Both links gave me some understanding, that I quite recalled even today:
irb(main):002:0> puts :LAFK LAFK => nil irb(main):003:0> puts :LAFK.to_i 16645 => nil irb(main):004:0> puts :LAFK.to_s LAFK => nil irb(main):005:0> puts :LAFK.type (irb):5: warning: Object#type is deprecated; use Object#class Symbol => nil irb(main):006:0> puts :LAFK.class Symbol => nil
Symbols are, in a way, immutable Strings. Strings that will not change, and therefore, should not clutter the memory with repeated occurrences. They serve as great hashcodes (to_i works!) and they won’t allow assignments.

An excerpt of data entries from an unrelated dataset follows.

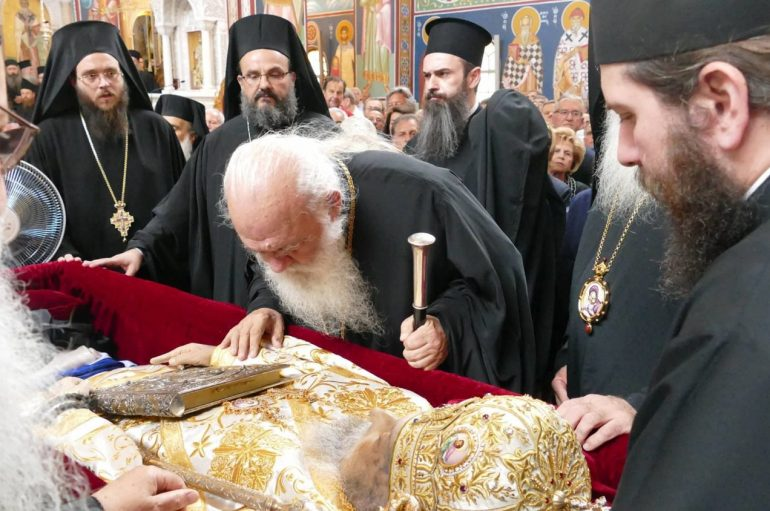 """Αρχιεπίσκοπος Ιερώνυμος: """"Προσέφερε πολλά ο Λαρίσης Ιγνάτιος"""" (ΒΙΝΤΕΟ)"""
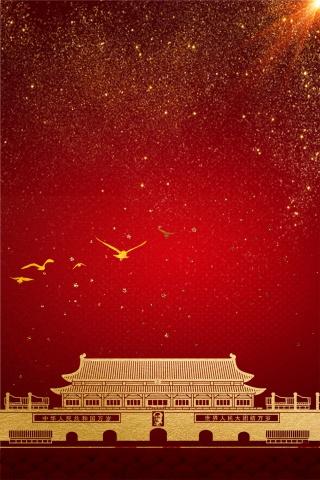 庆祝70周年建国海报背景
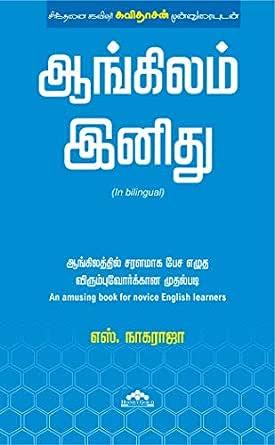 ஆங்கிலம் இனிது eBook: S, Nagaraja: Amazon.com.au: Kindle Store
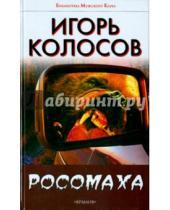 Картинка к книге Игорь Колосов - Росомаха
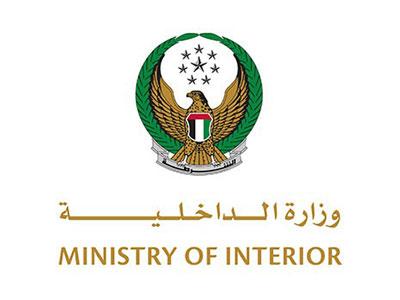 2ministry-of-interior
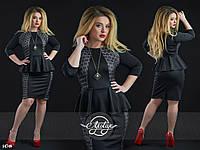 Стильное платье миди с баской черное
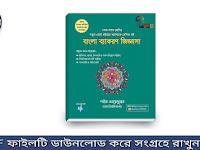 বাংলা ব্যাকরণ জিজ্ঞাসা PDF Download
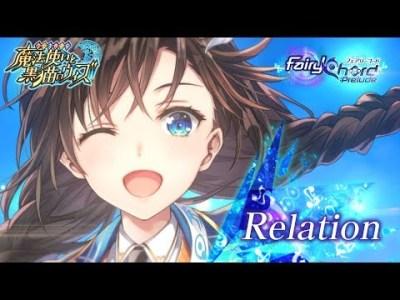 【黒猫のウィズ】サウンドトラック第3弾発売記念 FairyChord Prelude MV -Relation-
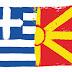 Η Συμφωνία των Πρεσπών αλλάζει τις ισορροπίες σε Αθήνα, Σκόπια και δυτικά Βαλκάνια  Τα δυτικά Βαλκάνια ανά πάσα στιγμή μπορεί να «εκραγούν»
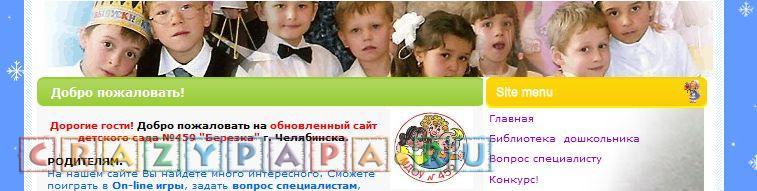 Сайт для заботливых родителей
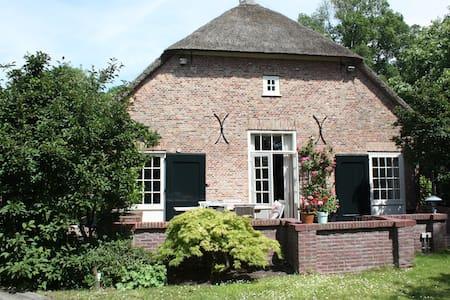 17th century farmhouse between The Hague and Delft - Rijswijk - Villa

So when I again heard about the immutable Strings topic I had some deeper knowledge, but while Symbols had the immutability down to no assignment works, this is not true for Java Strings. Interned Strings are one, but calling
new String("long name that I don't want to store in memory repeatedly") works around that.
So, there was more to it than I thought. I started looking around and certainly, there was. Beside:
- Immutable = can be cached = good for hashcode
- Immutable = comparing needs not be done char by char!
- String interning – good for memory
There also were few other reasons:
- Obvious result of String being final: lots of Java API wanted immutable params and rely on this now. Network or DB connection or file writers accept String parameters.
- Strings are used in classloader so we don’t want them changed in the middle.
This article nicely summarizes it.
Of course there is a lot more to String interning, but what I wanted to actually convey is something else.
Be a polyglot programmer
It’s fun. It broads your horizons. Since our brains work quite often by analogy, seeing same problems being tackled differently helps understand them better. So, even if your primary language is something you like and feel comfortable with, stray off “the right path” once in a while.
I learned quite a lot about String interning in general and in Java thanks to Ruby symbols.
Similarly, I understood better the pass-by-value in Java thanks to C pointers.
It pays to know other languages. Or, as Bach (not the composer but the tester) would say: knowledge attracts knowledge.